What to do: Lines before the one containing "What distance from the camera is" are excluded; print that line and every line after it through the end of the material below, exactly.

Excerpts of spatial question data:
/---

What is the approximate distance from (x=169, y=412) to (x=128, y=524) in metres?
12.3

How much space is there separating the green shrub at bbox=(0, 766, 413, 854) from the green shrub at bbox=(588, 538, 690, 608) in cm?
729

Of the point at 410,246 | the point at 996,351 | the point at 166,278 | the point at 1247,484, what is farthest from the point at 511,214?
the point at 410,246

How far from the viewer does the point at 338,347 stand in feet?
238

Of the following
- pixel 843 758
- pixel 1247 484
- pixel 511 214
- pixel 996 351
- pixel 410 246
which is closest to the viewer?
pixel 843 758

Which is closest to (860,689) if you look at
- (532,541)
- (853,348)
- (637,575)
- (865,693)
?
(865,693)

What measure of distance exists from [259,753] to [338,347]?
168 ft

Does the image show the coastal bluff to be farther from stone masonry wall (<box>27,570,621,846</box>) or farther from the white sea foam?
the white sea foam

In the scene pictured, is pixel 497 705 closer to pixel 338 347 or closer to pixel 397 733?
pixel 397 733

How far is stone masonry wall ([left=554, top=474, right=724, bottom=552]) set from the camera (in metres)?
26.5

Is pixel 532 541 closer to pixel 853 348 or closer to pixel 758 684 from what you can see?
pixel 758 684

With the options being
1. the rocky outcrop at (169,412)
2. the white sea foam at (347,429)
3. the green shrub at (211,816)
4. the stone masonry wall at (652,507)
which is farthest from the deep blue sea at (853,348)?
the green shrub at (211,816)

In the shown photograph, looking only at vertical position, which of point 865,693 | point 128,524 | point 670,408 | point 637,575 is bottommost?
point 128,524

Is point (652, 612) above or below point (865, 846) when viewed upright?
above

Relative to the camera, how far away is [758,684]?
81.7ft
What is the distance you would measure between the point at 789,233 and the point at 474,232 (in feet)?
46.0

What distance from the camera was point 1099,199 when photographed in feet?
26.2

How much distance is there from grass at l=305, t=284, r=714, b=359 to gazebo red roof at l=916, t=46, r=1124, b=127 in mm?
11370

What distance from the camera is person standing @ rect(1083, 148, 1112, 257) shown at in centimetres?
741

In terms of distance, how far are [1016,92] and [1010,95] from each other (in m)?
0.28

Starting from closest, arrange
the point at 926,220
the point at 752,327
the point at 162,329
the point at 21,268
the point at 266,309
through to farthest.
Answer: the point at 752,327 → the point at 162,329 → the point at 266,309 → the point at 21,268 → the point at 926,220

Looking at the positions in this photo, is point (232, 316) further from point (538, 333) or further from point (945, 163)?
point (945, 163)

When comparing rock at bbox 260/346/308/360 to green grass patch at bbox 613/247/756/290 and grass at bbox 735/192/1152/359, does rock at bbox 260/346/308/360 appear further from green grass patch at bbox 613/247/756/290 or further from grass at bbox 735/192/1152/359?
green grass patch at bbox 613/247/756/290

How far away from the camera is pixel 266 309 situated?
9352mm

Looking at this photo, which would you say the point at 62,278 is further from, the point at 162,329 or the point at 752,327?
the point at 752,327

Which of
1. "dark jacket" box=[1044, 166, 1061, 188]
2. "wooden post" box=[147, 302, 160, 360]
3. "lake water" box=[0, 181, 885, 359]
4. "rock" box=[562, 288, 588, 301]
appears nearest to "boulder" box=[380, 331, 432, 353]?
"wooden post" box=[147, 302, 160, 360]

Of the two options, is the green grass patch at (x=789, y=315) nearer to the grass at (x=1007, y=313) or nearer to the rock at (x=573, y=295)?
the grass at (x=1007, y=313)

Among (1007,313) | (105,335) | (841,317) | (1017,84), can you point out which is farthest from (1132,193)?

\---

Exercise response:
What distance from the camera is person standing @ rect(1083, 148, 1112, 257) shown at in centimetres?
741

In terms of distance, how far are [1016,92] and [1010,95] from each other (in m)?
0.28

Starting from closest, arrange
the point at 926,220
the point at 752,327
the point at 162,329
the point at 21,268
the point at 266,309
through to farthest.
Answer: the point at 752,327 → the point at 162,329 → the point at 266,309 → the point at 21,268 → the point at 926,220

Looking at the positions in this photo, is point (232, 316) further from point (538, 333) or further from point (945, 163)?
point (945, 163)

When comparing rock at bbox 260/346/308/360 to green grass patch at bbox 613/247/756/290 and grass at bbox 735/192/1152/359, does rock at bbox 260/346/308/360 appear further from green grass patch at bbox 613/247/756/290 or further from grass at bbox 735/192/1152/359?
green grass patch at bbox 613/247/756/290

How far away from the camera is pixel 266 309 situated?
9352mm

Looking at this photo, which would you say the point at 62,278 is further from, the point at 162,329 or the point at 752,327?
the point at 752,327

Which of
1. "dark jacket" box=[1044, 166, 1061, 188]
2. "wooden post" box=[147, 302, 160, 360]
3. "lake water" box=[0, 181, 885, 359]
4. "rock" box=[562, 288, 588, 301]
appears nearest to "boulder" box=[380, 331, 432, 353]?
"wooden post" box=[147, 302, 160, 360]

Of the two options, is the green grass patch at (x=789, y=315) nearer to the grass at (x=1007, y=313) or nearer to the rock at (x=573, y=295)?
the grass at (x=1007, y=313)

Among (1007,313) | (105,335) | (841,317) | (1017,84), can you point out which is farthest from (1132,193)?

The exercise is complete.